Friday, November 20, 2009

Revisionist History

Remember the Subversion 1.0 celebration T-shirts? Alas, there are no `svnadmin dump' and `svnadmin load' for cottonware.
As you might have read elsewhere, the Subversion project has recently been accepted in the Apache Software Foundation's Incubator. As part of the process, we'll be migrating all kinds of goodies off of — which has been the project's home (and a good one at that) for the past near-decade — and onto Apache-hosted servers. Last weekend we took the first of those steps by migrating our version control history. I managed the Subversion side of this migration, prepping the data for delivery into the ASF Infrastructure team's able hands.

But I wanted to do more than simply move our Subversion history from one place to another. See, when Subversion began, it was a bunch of source code living in a CVS repository. When the source code compiled into something trustworthy, we let Subversion hold it own source code. (For the record, we were never given cause to regret that decision.) But at the time we made that change, there was no reliable and simple way to convert CVS history into Subversion history like there is with cvs2svn today. So we just exported the latest snapshot of our main development line, imported that into Subversion, and dealt with the severed history. However, this repository migration — which was going to be disruptive anyway — presented an opportunity to stitch together our old CVS history and our Subversion history. So I did. Here's how:

  1. Using cvs2svn, I converted all CVS history to Subversion and deposited it into a temporary repository, svn-from-cvs.
  2. Now, the CVS repository data contained some trailing changes that were created after the switch to Subversion back in 2001. Most of those were commits to www/ (which we manually mirrored for a while based on our Subversion commits to trunk/www/). A couple of them were things like system-wide automated tweaks to www/robots.txt made by CollabNet folk. Also, we had real tags and branches in our CVS repos that we didn't bring with us into Subversion. So I dumped the first 3654 revisions from svn-from-cvs — the pre-switchover changes only — and loaded that into the stitch repository, svn-complete.
  3. To historically preserve the fact that apparently we didn't care too much about those old CVS tags and branches, I committed their deletion from svn-complete (but left the branches/ and tags/ top-level directories themselves).
  4. Since the first revision of our project's Subversion history (in the main svn repository) was a massive import into trunk, that would have clashed mightily being loaded atop already-existing files and directories in svn-complete.

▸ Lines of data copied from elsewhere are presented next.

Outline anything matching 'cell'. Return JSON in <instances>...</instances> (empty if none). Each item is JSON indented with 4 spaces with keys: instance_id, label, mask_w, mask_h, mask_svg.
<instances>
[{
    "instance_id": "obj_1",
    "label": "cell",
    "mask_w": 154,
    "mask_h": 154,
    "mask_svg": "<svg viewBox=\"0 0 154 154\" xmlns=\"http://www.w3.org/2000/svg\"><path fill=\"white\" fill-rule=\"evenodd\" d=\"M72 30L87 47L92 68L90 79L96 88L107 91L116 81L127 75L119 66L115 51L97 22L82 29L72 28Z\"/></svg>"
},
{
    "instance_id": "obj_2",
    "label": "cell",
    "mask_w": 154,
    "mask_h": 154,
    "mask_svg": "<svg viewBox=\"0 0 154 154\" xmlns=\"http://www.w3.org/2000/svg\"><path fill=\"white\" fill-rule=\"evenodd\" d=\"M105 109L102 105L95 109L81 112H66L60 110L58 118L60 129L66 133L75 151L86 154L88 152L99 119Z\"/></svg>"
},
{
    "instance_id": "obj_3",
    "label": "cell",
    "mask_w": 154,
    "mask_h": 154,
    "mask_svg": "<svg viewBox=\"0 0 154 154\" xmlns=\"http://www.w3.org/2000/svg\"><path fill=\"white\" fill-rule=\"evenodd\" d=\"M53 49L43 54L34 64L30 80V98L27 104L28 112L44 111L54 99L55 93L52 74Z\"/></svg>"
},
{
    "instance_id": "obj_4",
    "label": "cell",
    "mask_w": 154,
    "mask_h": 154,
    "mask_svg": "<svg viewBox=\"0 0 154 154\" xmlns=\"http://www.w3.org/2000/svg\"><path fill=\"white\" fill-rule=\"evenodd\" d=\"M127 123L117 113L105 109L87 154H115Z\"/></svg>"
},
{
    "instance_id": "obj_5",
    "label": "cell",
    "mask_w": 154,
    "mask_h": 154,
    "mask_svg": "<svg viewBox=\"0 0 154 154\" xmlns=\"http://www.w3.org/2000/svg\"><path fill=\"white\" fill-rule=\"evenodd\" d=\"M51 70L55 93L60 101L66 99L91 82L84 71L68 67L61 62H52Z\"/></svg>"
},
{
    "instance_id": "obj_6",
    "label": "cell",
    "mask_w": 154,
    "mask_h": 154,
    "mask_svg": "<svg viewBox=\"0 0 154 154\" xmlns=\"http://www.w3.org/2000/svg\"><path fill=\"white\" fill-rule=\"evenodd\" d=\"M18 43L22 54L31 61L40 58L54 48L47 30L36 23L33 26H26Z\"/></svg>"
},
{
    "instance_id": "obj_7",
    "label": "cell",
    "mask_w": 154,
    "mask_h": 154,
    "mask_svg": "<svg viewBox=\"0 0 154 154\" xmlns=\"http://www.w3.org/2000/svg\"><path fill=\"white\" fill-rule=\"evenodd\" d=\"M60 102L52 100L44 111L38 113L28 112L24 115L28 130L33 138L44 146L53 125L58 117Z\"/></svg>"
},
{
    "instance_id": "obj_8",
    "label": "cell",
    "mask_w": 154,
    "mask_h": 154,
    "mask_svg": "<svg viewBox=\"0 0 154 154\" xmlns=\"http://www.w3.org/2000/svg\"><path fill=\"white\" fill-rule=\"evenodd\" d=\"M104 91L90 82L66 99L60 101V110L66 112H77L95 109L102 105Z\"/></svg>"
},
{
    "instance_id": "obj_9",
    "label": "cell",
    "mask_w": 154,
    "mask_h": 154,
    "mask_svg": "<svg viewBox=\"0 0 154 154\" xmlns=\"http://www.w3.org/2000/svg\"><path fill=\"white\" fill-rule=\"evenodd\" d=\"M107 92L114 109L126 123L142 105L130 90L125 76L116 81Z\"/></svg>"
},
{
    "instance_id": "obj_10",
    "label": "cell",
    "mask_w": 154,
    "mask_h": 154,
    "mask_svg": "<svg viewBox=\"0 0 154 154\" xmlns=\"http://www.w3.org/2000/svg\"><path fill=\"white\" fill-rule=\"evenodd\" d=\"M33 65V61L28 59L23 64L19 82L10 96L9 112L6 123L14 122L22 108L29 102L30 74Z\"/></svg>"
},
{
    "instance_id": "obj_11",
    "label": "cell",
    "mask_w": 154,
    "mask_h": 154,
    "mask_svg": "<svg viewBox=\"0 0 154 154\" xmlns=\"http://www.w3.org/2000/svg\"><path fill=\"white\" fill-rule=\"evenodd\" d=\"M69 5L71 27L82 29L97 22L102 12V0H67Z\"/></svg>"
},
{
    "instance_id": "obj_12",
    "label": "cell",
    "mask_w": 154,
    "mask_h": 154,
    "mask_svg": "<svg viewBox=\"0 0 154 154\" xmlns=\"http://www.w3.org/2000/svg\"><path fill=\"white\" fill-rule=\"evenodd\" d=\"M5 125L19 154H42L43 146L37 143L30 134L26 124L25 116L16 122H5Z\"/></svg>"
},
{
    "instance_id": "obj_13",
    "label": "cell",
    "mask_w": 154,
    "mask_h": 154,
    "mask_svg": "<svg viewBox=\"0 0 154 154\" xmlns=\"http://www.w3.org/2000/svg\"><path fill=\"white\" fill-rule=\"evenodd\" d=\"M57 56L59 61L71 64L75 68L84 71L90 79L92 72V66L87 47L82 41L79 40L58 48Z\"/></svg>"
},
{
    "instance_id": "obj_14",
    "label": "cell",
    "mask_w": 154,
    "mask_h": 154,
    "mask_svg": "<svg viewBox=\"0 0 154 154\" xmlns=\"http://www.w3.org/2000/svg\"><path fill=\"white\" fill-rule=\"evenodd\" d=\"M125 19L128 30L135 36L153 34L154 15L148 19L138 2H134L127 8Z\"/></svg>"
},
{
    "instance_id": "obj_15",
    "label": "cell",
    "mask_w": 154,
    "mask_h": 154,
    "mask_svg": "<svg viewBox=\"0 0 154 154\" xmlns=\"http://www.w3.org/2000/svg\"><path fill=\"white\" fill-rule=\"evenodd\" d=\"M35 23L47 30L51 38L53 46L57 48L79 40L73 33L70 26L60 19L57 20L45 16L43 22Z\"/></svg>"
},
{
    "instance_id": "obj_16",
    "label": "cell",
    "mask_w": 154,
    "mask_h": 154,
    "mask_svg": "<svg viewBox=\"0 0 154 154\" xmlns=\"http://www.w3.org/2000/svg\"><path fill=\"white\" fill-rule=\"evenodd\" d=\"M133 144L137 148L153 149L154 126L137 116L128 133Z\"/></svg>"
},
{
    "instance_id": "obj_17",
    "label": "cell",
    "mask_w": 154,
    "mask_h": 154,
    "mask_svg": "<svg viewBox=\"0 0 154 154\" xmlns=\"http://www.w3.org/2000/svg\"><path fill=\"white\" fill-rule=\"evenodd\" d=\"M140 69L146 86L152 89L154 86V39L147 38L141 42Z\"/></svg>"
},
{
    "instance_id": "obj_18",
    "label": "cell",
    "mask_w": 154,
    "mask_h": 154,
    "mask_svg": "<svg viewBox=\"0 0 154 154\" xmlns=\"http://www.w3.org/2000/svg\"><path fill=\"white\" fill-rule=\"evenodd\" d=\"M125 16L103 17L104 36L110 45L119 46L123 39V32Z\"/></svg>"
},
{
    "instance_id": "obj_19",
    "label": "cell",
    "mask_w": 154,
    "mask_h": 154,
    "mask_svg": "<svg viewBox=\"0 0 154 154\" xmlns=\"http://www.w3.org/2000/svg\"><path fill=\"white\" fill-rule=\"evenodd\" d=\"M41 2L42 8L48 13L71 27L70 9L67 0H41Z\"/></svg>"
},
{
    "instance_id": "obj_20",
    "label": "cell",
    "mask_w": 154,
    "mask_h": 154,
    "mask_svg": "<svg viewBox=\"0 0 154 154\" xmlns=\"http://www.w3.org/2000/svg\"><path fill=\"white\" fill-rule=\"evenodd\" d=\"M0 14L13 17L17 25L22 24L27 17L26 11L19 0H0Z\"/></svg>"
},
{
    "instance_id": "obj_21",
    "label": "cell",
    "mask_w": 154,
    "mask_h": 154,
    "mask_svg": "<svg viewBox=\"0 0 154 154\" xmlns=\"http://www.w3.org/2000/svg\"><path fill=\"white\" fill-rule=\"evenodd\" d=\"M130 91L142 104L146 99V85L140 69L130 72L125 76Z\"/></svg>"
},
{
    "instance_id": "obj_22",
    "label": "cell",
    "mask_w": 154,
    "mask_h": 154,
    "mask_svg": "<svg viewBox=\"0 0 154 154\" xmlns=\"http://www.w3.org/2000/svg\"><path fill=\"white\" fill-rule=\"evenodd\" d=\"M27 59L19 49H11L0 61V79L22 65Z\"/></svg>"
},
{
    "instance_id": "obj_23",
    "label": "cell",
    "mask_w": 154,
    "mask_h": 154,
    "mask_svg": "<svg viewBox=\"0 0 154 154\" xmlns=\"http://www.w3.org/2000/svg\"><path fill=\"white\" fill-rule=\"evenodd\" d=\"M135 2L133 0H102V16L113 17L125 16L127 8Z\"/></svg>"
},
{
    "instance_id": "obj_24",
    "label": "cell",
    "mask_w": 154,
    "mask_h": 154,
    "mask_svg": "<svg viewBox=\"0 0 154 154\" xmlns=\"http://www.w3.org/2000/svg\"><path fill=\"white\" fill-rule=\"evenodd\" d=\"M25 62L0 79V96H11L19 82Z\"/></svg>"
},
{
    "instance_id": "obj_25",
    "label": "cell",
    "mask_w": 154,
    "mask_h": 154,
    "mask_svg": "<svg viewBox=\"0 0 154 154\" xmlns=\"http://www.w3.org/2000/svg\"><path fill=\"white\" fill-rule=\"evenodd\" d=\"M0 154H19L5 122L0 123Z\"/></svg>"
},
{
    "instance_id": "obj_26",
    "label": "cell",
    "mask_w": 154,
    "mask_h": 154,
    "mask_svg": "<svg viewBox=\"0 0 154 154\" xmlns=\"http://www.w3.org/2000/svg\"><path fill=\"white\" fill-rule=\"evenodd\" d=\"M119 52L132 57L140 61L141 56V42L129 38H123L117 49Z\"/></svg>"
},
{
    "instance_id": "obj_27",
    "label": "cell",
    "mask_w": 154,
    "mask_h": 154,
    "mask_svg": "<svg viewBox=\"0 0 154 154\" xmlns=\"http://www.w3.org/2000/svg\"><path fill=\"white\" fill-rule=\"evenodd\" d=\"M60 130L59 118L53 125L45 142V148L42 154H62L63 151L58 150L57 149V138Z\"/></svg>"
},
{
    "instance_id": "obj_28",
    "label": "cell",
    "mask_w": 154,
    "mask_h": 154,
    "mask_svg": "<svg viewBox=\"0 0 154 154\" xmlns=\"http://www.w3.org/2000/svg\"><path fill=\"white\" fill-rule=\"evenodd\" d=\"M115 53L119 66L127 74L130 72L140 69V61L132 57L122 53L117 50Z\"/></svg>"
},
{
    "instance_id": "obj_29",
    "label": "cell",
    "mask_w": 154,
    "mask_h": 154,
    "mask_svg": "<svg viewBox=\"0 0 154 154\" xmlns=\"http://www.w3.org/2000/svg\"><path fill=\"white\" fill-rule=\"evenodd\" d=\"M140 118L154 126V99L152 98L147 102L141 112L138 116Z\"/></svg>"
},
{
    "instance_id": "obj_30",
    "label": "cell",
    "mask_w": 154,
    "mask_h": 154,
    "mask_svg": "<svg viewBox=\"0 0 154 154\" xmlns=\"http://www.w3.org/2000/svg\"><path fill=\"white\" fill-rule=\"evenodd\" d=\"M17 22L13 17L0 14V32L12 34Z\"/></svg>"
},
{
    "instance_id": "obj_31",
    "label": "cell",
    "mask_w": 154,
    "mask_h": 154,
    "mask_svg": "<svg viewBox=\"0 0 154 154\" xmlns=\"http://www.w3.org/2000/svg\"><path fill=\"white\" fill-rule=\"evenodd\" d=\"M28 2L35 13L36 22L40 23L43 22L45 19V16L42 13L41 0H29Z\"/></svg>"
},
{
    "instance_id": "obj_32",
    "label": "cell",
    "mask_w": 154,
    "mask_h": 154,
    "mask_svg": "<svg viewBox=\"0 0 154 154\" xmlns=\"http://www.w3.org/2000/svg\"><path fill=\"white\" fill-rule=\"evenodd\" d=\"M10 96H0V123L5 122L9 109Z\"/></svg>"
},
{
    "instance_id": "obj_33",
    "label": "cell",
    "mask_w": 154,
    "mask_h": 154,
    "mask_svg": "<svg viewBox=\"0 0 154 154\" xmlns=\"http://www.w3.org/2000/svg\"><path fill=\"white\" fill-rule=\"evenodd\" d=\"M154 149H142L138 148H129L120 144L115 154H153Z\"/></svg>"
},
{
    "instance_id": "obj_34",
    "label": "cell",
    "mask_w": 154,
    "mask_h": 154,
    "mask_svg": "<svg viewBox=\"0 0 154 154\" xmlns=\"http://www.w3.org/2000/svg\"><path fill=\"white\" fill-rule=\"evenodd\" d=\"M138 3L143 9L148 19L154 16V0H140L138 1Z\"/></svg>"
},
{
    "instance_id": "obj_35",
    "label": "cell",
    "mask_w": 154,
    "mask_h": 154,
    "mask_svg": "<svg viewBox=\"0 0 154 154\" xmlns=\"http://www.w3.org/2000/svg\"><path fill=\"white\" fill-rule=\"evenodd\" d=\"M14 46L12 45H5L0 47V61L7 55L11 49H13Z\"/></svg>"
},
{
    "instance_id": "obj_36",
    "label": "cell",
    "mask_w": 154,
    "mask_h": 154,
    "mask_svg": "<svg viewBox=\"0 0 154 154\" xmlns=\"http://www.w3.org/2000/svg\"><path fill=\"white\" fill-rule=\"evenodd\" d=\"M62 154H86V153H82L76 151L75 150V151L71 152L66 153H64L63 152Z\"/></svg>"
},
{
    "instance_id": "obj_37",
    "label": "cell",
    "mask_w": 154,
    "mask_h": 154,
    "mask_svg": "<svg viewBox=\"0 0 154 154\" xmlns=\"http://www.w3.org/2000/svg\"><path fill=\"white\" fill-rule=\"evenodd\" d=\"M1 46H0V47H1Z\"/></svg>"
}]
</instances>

So instead checked I out svn-complete/trunk@HEAD, then exported svn/trunk@1 atop it. The local mods were the small delta between what we got outta CVS on August 31, 2001, and what we put into Subversion. They were mostly the result of $Date$ keyword formatting differences. I committed those local mods, which now brought svn-complete into sync with svn@1' except that svn-complete still had empty tags/ and branches/ directories (which were added in r532 and r1237, respectively).
  5. I dumped -r2:531 of svn, loading the result into svn-complete.
  6. I skipped r532 (the revision in which we created our tags/ directory) from svn, instead adding a no-op placeholder revision to svn-complete.
  7. I then dumped -r533:1236 of svn, loading the result into svn-complete.
  8. Once again, I skipped r1237 (the revision in which we created our branches/ directory) from svn, instead adding another no-op placeholder revision to svn-complete.
  9. Finally, I dumped the rest of the svn history (r1238:r40515), loading those revisions into svn-complete.

The result was a single repository (svn-complete) of 44170 revisions (3654 from CVS, 40515 from Subversion, and 1 cleanup revision) that contained all of the Subversion project's version control history, starting with the inception of the project. It's this data that I handed off to the ASF Infrastructure team.

The ASF Infrastructure team took this repository's data and loaded it into the ASF repository (with external commits disabled to prevent interleaved commit history). At the time that this history was loaded into the ASF repository, that repository already had 836419 revisions in it. The next 3655 revisions represent the Subversion CVS history (plus a fixup revision). This means that any historical references found in Subversion's source code, issue trackers, mailing lists, etc. that refer to pre-migration revisions (which are easy to spot, as they are all quite a bit smaller than 800000!) may be found in the ASF repository by adding 836419 + 3655 = 840074 to the revision number.

We as a project are still really finding all the places that this change of address (and revision numbers) will affect us. I can assure you that the last place I expected it to hit was my clothes closet, though!

1 comment:

  1. The fact that my r8810 t-shirt would no longer be 100% accurate was actually the first thing that occurred to me when I saw your email about how the conversion was done ;-)

    Nice job by the way, very cool to have all that history brought along for the ride.